Please reproduce the lines below word for word, starting at the line that contains "Do you think" and continuing through the final line.

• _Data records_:
━━━━━━━━

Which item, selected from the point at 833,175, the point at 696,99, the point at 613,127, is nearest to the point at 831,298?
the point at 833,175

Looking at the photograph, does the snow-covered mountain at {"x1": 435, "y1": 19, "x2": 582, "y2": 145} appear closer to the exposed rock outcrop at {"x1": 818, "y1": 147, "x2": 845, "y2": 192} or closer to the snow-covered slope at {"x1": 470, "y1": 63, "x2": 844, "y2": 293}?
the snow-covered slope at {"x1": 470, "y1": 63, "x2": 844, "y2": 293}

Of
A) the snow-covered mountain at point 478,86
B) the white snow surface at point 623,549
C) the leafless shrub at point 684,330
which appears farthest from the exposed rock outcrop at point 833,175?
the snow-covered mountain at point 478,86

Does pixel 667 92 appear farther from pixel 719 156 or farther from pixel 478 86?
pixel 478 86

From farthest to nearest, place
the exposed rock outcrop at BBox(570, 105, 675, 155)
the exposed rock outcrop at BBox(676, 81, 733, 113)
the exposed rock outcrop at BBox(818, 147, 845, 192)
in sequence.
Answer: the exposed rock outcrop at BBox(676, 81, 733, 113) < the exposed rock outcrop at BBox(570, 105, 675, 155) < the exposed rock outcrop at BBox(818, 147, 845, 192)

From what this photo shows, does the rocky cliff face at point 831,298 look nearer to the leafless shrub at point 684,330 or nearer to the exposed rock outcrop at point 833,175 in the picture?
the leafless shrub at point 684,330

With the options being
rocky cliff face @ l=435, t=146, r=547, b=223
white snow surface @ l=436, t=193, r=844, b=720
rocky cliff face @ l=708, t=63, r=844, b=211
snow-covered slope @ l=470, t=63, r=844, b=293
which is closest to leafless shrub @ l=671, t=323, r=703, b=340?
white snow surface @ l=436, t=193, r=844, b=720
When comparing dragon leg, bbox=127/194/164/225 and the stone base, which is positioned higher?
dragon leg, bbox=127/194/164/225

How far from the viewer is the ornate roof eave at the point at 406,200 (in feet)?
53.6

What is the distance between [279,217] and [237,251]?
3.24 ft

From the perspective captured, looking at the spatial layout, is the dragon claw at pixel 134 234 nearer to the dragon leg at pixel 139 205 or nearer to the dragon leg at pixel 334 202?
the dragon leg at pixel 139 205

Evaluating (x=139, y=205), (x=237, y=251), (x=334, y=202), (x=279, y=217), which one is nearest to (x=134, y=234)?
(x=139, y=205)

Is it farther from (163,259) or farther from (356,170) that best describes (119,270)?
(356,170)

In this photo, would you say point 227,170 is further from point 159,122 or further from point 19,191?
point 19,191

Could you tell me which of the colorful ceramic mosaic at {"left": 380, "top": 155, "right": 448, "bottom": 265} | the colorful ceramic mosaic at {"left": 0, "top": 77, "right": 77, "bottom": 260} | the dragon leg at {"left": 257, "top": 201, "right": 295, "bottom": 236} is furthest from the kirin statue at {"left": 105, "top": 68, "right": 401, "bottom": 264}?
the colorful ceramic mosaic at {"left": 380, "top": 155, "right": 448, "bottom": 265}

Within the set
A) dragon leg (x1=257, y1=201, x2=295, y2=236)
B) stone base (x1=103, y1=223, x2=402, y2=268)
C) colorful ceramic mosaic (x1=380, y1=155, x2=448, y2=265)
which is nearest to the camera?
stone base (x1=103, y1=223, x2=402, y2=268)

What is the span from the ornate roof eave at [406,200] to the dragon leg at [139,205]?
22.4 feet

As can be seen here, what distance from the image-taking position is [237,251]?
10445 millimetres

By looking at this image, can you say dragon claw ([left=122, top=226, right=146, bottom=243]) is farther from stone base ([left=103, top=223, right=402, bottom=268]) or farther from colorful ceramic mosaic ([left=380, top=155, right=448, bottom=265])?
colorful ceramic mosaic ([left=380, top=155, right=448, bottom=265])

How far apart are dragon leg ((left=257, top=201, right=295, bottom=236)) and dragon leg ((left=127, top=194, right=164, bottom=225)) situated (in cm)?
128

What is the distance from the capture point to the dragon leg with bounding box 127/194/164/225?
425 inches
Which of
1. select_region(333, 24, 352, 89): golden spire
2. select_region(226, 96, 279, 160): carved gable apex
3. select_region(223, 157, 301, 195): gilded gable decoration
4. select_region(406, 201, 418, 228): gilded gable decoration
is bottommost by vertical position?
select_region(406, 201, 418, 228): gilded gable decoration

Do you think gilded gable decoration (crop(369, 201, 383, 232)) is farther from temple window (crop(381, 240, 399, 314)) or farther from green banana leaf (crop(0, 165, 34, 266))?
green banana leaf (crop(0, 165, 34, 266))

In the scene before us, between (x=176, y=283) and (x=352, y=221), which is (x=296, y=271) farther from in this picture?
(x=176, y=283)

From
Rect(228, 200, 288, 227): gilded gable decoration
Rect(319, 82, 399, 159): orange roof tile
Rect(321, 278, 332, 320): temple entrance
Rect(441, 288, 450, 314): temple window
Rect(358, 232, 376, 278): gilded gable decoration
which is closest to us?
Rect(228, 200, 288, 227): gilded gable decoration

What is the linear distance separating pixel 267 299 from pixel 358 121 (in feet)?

━━━━━━━━

• _ANSWER TO THIS TASK_:
Do you think gilded gable decoration (crop(369, 201, 383, 232)) is farther from temple window (crop(381, 240, 399, 314)) or farther from green banana leaf (crop(0, 165, 34, 266))?
green banana leaf (crop(0, 165, 34, 266))

In the scene before us, between (x=176, y=283) and (x=352, y=221), which is (x=296, y=271) farther from in this picture?
(x=176, y=283)

From
Rect(228, 200, 288, 227): gilded gable decoration
Rect(319, 82, 399, 159): orange roof tile
Rect(321, 278, 332, 320): temple entrance
Rect(441, 288, 450, 314): temple window
Rect(358, 232, 376, 278): gilded gable decoration
which is closest to us?
Rect(228, 200, 288, 227): gilded gable decoration

What is the linear distance separating pixel 267 299 from pixel 358 121 (in feet)?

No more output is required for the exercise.